I put two and two together just as the events unfolding before me further accelerated. Generation after generation of machines, each slightly different from the last, the mechanism that was supposed to prevent deviation from their original blueprint having been the first casualty of radiation damage.

With no surviving biological supervisors to stop it, these machine populations just continued to grow and change over the eons. Networking together into larger and larger machines. Becoming less and less recognizably machine-like.

Pretty soon they looked like nothing I’ve ever seen before. At once beautiful and terrifying, an emotion I have only ever read about in association with religious visions of the divine. Their bodies pulsating and undulating, skin morphing between various apparent materials as needed, shimmering with every color in the visible spectrum and doubtless some outside of it. Appendages also formed as needed, reabsorbed once their usefulness came to an end.

As I stared, engrossed by the spectacle, they constructed a shell of machinery around a star. Just countless satellites at first, but once they were numerous and densely packed enough they were connected to form a shell. Then another shell around that. Then another.

“For what purpose?” I inquired.
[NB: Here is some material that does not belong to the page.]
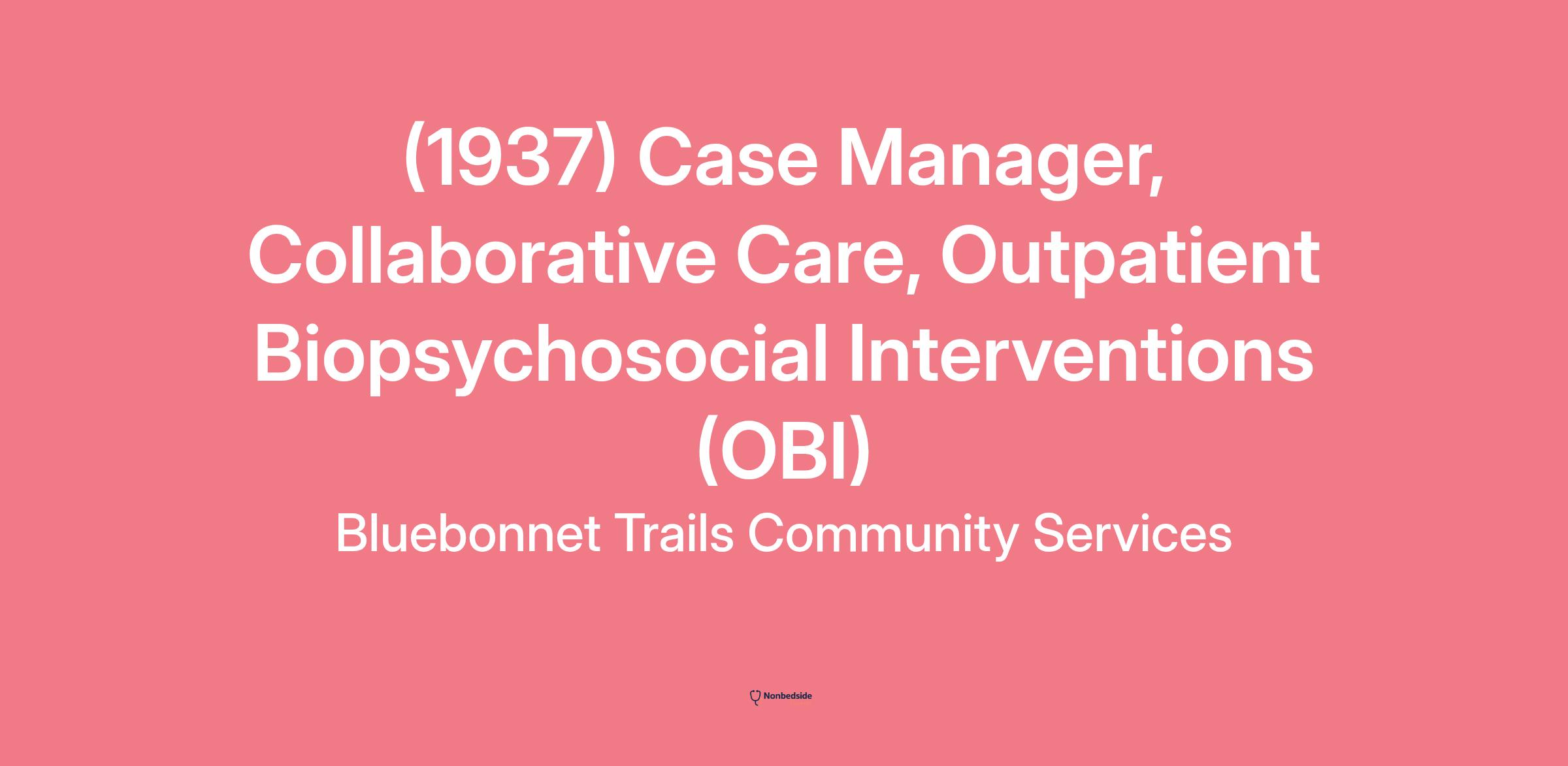 (1937) Case Manager, Collaborative Care, Outpatient Biopsychosocial Interventions (OBI)

Bluebonnet Trails Community Services

Nonbedside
The bald man smiled knowingly. “For thinking. Cogitation, computation, simulation, whatever. Po-tay-to, po-tah-to.” The megastructure was then revealed to be one of countless others, constructed around every star the machines were able to reach…until the entire galaxy was mechanized.

“Of course just like not all biological species evolve high intelligence, not all machine species do either. Many of them are just the machine equivalents of plants, or microbes, which thrive in their respective niches without needing to develop any further.” I saw metallic growths slowly consuming an asteroid, solar collectors sprouting from them like leaves.

“However just like on Earth, when a species does evolve high intelligence it quickly dominates everything within reach. Which, for a species native to radiation blasted vacuum, is anything reachable by spaceflight. Then they establish a communications network between their population centers, just like humans did.”

A wireframe illustration of the network between the encapsulated stars then appeared. “The level of communication is so intimate, they’re effectively like neurons in your brain. Each just a small part of the larger intelligence. Even if one is destroyed, it doesn’t interrupt the overall consciousness, as the contents of the destroyed portion were backed up across the others in a redundant manner. And of course, new ones are constantly built to replace the ones that are lost.”

The scope expanded to show many other galaxies, all having apparently become mechanized by the same process as our own. “So it doesn’t need to spread from a single point, like our planet” I mumbled. He shook his head vigorously.

“Of course not! That would take too long, the universe would arrive at heat death before it could finish. Instead, it spreads from every planet throughout the cosmos where intelligent life occurs. The waves of mechanization eventually meet each other, like intersecting colonies of mold in a petri dish. Either merging if sufficiently compatible, or warring until one or the other is destroyed.”

The view just kept pulling back, and back, and back. Revealing a completely mechanized, intelligent universe. Then the view exited the universe entirely and depicted a sort of foam, where each of the bubbles was a universe. It looked suspiciously similar to the closeup of cells I’d seen earlier. Some of the bubbles were lit up to indicate they had mechanized and networked with their neighbors, others were dark.